The troupes' instruments include a two-string fiddle called gao-hu; a tall, high-pitched string instrument played like a cello; a hammer dulcimer called yang-qin; a harpsichordlike instrument played with featherlike wooden sticks; a banjo with a long neck; lutes and flutes.
The musicians can earn about $500 a month, but on Chinese New Year they can earn $2,500 when generous onlookers toss money into the middle of the group.
Hung Bun, a slender, dark-haired man, has played the gao-hu at Yau Ma Tei almost every night for four years. His left hand vibrates on the long-necked instrument, topped by a carved dragon's head, as he vigorously bows the two strings.
"I know how to play the violin, but not well," Hung said.
"There are four days rest every month. If the weather permits, we play every night for three hours," he said.
The songs are love stories, based on tales similar to "Romeo and Juliet," about lovers separated by bad luck or forced to divorce by their families. The singers use delicate hand movements and subtle dance steps to tell the stories.
Before the evening concert begins, the man who holds the license for Hung's troupe introduces the program with six singers and makes his pitch for donations.
"You hear the songs and then you pay and support us," he says. "Pay how much is appropriate. Thirty to 70 dollars ($5 to $10 U.S.) for one song is not too much. Little is also welcome."
After each song, a young woman with a plastic tray passes through the crowd for money.

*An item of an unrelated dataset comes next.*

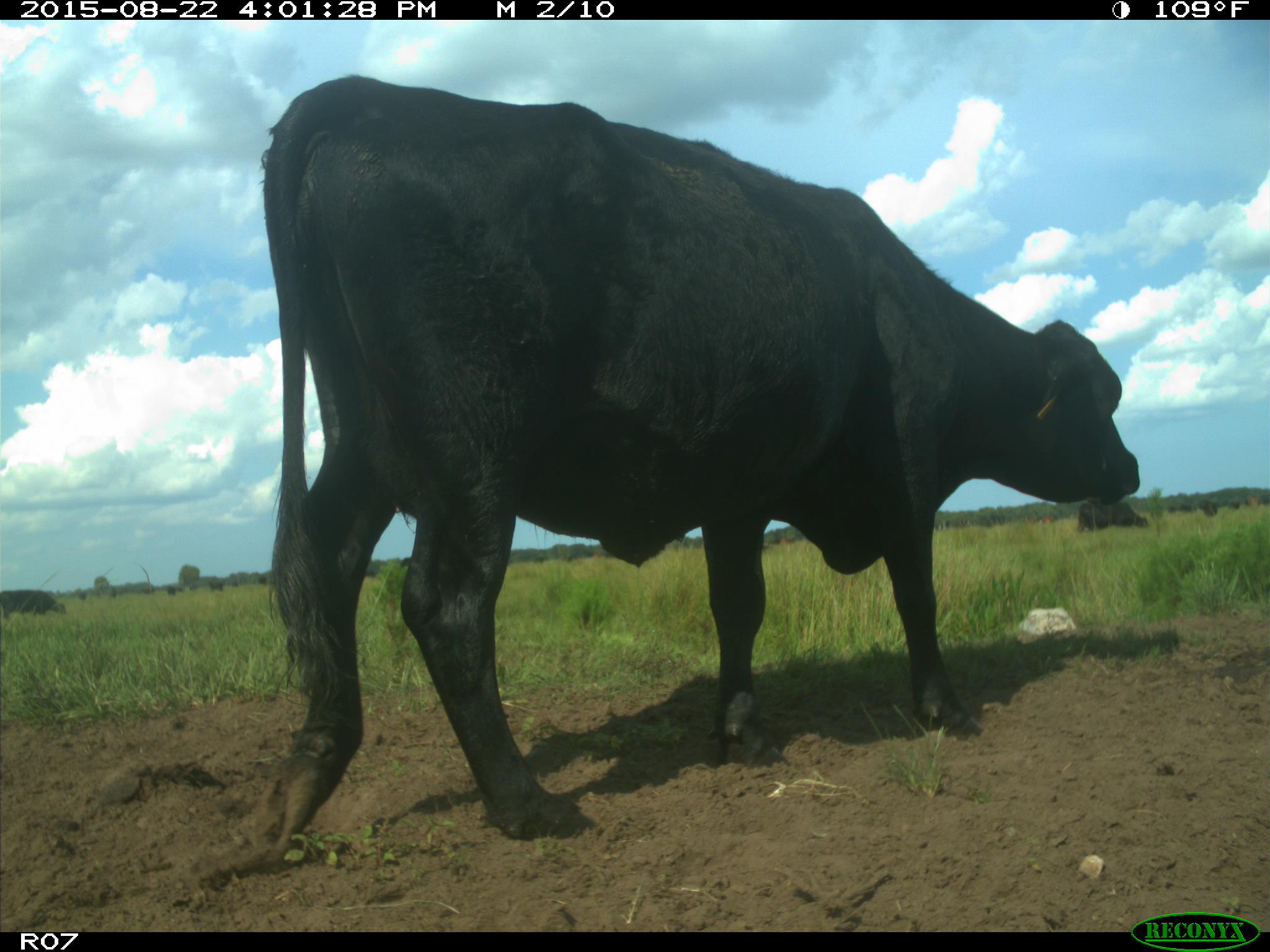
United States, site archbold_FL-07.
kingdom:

Tong Kin Wun, head of the Chinese music department at Hong Kong's Academy for Performing Arts, said the troupes prefer young female singers to attract the crowds and would rather have one of the girls sing the male role.
"Some music is from folk songs, some from Peking opera, some might be from Kun opera, with a 500- or 600-year history. Cantonese opera music is a big mixture of many sources," said Tong, who has published a book of Cantonese operatic songs.